There would be nothing to lose if I didn’t have you in the first place.

So, to answer my Doctor’s question: no.  I would not like to take anti-depressants because I think I’ve got a pretty solid head on my shoulders and I think I’ve just been dealing with a rough hand here, truly.  I’ve got a little faith left that things will get better again, even soon.  I'm going to try different methods first: solitude, meeting new people, having my eyes open, st. john's wort, melatonin, literature, music and being true to myself.  Sounds like a solid recipe to me.  Better than something that's going to permanently fuck with my brain chemistry.

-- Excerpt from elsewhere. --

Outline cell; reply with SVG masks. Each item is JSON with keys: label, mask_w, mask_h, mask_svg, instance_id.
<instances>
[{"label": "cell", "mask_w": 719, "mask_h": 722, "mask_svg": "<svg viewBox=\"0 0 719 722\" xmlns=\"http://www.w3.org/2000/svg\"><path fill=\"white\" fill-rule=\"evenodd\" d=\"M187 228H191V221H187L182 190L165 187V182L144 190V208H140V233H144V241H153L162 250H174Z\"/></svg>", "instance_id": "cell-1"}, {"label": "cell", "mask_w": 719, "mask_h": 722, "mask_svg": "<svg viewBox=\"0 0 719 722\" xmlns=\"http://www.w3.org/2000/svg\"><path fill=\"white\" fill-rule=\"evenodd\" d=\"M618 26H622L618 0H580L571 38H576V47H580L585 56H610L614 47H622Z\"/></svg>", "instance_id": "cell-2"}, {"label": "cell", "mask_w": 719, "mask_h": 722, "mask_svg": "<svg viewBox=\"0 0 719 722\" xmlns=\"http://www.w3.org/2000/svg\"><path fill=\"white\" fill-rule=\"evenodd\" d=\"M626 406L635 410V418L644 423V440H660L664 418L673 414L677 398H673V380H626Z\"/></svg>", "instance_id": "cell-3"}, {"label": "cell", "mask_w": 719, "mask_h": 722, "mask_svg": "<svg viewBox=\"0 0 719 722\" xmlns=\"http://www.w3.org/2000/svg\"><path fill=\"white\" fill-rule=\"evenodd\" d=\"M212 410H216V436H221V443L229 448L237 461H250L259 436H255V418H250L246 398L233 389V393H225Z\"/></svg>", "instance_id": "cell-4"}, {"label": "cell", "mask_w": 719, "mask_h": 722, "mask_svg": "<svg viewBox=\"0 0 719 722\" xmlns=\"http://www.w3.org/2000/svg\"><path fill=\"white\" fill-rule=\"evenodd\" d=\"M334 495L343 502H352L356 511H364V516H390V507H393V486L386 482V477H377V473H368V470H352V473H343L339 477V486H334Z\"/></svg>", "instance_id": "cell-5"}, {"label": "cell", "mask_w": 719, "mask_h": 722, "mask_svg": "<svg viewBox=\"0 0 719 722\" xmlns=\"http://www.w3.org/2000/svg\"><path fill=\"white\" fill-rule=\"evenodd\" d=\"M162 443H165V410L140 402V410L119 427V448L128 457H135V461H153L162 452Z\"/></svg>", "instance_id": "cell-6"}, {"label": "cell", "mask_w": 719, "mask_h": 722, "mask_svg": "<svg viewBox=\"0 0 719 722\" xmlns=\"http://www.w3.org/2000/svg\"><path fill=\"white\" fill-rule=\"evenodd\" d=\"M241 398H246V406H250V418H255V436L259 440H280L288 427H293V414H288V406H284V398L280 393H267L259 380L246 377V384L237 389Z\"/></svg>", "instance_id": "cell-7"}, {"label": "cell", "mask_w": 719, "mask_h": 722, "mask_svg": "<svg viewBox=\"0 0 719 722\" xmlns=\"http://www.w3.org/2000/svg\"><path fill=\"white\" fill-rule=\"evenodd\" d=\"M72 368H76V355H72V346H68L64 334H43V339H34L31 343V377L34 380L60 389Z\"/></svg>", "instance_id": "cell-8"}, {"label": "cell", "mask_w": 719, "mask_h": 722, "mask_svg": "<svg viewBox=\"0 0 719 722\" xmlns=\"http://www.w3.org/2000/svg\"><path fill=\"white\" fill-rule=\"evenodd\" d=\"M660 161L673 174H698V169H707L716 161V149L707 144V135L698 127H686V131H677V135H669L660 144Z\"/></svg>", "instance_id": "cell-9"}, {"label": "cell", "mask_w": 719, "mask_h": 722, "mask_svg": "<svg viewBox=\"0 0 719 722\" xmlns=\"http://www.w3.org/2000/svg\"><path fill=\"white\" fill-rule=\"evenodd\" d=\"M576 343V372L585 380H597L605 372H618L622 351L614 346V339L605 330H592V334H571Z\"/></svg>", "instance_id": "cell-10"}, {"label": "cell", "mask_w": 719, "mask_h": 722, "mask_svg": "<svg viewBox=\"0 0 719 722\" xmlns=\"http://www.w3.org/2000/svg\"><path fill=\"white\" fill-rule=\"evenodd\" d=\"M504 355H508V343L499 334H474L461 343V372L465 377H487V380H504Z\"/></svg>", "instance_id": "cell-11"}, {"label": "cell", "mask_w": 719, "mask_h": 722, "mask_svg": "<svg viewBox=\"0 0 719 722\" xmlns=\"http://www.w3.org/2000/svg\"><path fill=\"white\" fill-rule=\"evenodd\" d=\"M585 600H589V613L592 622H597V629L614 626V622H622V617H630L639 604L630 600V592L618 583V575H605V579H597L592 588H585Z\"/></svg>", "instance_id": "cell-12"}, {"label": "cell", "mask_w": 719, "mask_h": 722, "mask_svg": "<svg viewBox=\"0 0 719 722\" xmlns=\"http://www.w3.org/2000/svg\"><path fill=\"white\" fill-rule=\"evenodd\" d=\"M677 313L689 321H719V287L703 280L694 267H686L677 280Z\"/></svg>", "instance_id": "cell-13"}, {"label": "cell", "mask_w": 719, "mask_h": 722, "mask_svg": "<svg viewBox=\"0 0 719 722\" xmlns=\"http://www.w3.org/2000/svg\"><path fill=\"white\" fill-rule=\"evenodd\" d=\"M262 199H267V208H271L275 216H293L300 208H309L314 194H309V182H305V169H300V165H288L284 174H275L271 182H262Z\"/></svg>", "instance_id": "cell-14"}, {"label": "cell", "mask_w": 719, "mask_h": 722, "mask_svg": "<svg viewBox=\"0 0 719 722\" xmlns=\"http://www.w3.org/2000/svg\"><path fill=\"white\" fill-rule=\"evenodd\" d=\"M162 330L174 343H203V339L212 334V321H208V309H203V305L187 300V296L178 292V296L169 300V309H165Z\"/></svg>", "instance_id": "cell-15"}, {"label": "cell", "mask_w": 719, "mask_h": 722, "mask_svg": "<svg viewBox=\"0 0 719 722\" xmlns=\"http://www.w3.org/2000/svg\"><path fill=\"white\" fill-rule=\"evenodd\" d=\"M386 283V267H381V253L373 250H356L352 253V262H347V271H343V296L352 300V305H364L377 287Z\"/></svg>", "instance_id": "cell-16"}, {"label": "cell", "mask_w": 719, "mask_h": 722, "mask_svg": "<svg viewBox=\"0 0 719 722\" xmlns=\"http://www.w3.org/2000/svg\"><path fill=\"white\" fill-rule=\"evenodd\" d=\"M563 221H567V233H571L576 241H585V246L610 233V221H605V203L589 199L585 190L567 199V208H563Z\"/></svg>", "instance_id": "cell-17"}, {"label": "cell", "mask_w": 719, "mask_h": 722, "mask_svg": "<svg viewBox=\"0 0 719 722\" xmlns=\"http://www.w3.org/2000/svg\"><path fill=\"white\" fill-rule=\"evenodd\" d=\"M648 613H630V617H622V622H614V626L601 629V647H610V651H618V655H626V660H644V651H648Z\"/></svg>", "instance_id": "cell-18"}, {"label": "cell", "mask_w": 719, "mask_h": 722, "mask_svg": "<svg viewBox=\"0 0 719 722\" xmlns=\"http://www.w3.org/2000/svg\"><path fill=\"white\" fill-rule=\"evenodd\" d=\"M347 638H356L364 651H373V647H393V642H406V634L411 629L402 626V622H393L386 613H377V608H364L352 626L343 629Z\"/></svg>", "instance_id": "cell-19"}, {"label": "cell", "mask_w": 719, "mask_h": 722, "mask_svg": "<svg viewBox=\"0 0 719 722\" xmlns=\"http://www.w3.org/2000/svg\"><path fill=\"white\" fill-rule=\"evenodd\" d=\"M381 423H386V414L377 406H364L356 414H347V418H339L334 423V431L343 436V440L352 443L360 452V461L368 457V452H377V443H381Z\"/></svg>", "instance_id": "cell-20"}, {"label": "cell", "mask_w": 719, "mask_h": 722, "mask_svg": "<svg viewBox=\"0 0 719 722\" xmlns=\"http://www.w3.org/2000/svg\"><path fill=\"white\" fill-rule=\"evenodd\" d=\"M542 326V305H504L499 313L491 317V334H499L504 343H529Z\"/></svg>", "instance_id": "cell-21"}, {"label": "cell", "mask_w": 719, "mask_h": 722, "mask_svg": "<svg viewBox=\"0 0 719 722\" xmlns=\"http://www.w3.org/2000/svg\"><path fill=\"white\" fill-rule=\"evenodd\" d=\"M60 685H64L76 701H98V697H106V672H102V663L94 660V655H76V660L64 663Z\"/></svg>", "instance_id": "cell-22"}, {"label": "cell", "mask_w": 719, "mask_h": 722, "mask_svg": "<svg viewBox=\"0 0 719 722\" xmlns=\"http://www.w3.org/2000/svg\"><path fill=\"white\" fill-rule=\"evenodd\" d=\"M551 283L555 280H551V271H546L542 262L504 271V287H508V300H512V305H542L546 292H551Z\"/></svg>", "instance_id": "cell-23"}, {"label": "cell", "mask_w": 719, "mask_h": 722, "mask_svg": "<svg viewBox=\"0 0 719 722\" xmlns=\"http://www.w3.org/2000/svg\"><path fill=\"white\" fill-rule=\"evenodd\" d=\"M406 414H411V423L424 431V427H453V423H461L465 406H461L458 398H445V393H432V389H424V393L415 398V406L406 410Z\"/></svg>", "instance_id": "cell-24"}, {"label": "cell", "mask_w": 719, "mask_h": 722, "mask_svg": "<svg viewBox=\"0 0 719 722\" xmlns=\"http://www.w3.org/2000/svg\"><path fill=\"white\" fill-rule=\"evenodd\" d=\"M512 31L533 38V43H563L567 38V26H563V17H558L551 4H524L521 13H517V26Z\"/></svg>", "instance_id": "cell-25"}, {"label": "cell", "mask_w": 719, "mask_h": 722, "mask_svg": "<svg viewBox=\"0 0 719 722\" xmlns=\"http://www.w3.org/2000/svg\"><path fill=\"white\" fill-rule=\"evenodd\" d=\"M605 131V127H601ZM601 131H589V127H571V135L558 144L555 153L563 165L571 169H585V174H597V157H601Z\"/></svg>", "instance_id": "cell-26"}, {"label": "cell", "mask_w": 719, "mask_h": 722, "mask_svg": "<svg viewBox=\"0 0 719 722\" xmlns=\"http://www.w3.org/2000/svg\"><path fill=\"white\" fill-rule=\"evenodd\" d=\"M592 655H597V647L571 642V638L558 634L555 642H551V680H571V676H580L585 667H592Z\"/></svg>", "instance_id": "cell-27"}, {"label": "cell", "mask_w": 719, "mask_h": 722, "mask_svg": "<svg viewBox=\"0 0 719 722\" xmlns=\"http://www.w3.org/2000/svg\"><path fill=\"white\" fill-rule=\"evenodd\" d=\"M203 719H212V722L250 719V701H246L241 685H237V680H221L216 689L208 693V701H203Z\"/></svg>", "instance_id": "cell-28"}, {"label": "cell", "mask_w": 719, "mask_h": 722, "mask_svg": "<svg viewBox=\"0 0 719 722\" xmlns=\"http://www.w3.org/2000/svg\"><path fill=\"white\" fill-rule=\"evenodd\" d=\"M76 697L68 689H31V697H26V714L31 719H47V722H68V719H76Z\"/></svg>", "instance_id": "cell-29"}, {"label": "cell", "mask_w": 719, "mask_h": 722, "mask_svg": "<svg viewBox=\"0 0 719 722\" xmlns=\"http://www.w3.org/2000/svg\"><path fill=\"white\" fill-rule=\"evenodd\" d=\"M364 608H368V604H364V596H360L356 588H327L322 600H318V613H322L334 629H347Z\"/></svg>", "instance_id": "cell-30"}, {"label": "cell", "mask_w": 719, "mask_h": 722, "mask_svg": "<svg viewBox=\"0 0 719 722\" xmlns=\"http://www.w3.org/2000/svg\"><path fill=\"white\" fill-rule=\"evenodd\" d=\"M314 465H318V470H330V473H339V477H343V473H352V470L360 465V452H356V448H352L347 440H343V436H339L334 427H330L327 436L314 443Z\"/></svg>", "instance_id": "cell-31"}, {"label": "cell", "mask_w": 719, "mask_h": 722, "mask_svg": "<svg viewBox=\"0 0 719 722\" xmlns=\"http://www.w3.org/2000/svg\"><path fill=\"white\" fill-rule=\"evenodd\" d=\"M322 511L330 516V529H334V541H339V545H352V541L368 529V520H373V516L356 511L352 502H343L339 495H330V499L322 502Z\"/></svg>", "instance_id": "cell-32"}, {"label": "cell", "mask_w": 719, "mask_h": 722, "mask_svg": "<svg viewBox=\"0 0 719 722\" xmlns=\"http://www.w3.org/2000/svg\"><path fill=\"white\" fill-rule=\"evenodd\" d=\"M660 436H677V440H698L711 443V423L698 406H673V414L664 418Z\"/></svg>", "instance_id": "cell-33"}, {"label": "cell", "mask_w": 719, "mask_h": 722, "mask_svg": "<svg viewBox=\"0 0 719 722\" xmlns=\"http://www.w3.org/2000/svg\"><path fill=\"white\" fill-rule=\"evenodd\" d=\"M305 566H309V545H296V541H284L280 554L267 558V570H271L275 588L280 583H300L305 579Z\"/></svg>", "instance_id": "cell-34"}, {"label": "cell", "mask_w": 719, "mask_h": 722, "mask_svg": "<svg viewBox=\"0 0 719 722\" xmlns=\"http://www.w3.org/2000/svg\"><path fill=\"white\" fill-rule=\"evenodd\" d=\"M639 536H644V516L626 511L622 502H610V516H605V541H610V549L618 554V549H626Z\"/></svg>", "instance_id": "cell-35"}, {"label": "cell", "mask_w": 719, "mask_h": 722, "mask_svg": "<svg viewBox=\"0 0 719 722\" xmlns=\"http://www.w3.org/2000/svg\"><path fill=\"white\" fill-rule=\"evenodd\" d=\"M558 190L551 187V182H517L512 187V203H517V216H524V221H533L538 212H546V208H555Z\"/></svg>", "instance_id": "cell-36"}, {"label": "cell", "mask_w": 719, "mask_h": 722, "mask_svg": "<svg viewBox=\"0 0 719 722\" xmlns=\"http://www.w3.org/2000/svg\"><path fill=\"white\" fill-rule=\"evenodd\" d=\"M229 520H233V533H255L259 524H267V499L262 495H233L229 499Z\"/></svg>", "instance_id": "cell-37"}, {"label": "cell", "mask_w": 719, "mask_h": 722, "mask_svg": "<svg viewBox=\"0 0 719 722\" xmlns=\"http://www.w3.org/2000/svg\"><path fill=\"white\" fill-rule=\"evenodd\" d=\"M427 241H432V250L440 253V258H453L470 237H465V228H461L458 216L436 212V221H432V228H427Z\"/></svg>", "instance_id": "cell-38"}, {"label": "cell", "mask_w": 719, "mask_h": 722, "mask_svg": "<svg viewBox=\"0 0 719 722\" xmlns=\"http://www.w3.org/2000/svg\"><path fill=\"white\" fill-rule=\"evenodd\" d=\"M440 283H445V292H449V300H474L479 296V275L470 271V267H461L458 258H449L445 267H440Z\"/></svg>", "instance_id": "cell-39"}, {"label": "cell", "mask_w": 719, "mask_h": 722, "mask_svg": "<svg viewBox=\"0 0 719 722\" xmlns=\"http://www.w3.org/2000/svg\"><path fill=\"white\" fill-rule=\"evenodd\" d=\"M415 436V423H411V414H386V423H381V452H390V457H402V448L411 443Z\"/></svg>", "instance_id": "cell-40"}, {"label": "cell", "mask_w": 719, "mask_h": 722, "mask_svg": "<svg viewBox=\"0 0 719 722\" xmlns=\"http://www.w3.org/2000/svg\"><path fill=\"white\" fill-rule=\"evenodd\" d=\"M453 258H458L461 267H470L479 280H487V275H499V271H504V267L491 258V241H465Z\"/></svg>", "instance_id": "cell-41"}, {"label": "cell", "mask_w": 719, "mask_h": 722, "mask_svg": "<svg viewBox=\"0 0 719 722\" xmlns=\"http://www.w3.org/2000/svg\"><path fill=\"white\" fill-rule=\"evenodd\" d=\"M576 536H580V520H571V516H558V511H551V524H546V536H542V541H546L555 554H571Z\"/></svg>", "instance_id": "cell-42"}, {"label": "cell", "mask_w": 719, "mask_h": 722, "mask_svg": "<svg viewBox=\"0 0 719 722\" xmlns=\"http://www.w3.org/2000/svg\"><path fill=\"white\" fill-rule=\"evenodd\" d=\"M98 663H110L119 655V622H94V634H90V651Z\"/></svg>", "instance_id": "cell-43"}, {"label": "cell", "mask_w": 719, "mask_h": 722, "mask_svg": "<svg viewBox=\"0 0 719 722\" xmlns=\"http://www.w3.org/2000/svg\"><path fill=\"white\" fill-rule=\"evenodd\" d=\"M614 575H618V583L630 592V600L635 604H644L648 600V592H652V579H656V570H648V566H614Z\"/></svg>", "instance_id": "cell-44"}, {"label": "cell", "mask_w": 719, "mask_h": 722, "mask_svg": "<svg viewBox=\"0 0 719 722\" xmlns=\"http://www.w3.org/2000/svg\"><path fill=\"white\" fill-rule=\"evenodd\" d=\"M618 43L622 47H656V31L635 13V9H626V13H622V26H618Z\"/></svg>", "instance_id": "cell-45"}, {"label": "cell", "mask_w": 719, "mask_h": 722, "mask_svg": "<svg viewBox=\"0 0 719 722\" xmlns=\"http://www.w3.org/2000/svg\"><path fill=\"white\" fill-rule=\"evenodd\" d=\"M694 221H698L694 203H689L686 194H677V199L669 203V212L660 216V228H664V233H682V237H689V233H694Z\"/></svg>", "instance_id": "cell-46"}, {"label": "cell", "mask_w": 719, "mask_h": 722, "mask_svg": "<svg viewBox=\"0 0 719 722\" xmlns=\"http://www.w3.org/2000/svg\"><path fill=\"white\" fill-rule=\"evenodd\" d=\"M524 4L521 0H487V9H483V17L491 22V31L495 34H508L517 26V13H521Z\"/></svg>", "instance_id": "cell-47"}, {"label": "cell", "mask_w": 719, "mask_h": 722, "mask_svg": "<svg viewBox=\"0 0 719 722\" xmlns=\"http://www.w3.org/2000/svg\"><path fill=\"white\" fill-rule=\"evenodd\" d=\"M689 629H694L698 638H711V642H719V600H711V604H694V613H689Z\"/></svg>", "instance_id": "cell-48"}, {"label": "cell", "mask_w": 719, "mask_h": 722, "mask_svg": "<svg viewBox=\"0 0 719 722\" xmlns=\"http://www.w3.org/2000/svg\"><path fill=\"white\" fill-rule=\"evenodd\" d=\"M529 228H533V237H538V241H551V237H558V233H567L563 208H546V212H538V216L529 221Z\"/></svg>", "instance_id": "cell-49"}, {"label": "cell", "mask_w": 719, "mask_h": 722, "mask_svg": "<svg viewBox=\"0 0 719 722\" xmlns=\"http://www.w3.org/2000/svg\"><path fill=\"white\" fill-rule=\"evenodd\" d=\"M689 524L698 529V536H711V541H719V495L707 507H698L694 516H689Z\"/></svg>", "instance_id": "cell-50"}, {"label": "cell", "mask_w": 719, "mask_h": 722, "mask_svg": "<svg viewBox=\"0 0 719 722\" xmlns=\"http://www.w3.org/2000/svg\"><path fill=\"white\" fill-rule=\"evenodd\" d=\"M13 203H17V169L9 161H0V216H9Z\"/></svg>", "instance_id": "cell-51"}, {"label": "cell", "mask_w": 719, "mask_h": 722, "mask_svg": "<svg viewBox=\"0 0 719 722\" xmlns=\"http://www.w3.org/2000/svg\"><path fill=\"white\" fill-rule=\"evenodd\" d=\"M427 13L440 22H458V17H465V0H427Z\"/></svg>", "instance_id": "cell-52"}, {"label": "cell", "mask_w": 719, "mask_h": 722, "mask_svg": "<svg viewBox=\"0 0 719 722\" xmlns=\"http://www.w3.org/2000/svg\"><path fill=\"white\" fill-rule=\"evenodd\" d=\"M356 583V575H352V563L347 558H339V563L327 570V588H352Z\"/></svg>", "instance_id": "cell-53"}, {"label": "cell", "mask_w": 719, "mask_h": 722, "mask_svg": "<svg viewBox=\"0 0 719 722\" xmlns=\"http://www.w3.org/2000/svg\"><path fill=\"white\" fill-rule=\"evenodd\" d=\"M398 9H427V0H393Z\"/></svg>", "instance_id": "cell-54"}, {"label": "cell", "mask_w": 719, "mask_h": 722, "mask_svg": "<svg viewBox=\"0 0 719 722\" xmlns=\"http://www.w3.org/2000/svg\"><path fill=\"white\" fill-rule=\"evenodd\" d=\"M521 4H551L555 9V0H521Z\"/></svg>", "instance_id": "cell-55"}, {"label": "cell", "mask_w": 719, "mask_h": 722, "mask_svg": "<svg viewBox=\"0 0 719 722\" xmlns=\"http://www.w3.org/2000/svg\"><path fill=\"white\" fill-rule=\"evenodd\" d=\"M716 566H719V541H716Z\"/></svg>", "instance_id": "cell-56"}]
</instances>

A good friend of mine came up to see me in the woods and had a word of advice for me from a Vipassna Meditation that changed her life: ‘This too will change,” she said.  “Because everything changes always and that’s one constant that we do have.”  I was both frightened and comforted at the same time by this thought and knew instantly that depending on whether you’re in the good parts or the bad parts – even this meditation could change value.  But what it is, always, is true.  This is the nature of human existence.  Impermanence, fluctuation, struggle, uncertainty.

I'm not a religious person but there is something about religion that makes sense to me.  It's the faith quotient, I think.  So while I can't promise to give myself over to the Bible or to Jesus or the Greater Good - I can and will try to be more conscious, to have more faith in the experience itself, to feel comfort when it's there for the taking and to be less shocked and dissappointed when life is so much harder than I believed it would be.  I'm going to make myself a new Sunday ritual.  And it's going to be better than Ice Cream.

In my book, the hero struggles for ten years because he is obsessed with knowing the answers to life’s greatest questions.  Towards the end of the book, he gets those answers and it doesn’t change a damn thing in his ‘story’.  Life is what it is.  It’s a pile of things that don’t make any sense while we’re living them and although we try to put our faith in the hope that one day, we’ll find those answers, that things will make sense and be easy, we’re missing the point and forgetting what makes it all so precious in the first place.  Why is it so hard to think of this when times are tough?  I don't know.  But that's part of the puzzle too.  Human drama.

Yes.  Today is a gift.  And I’m not going to try to open it and spoil its magic and possibilities because I have a hunch that those two things are the whole point of it all anyhow.  I’m going to hold that wrapped box under my arm and just live for a while, conscious to put a little less hope into what might be inside and be comforted, if only by my discipline and strength in being less hasty, in making it last, savouring it all.  I’m going to be thankful that I’ve got a present at all.  Anyway, I’m certain that there’s something great in there but I think I’m finally smart enough to know that it doesn’t really matter what’s inside. 

After all, it’s the thought that counts.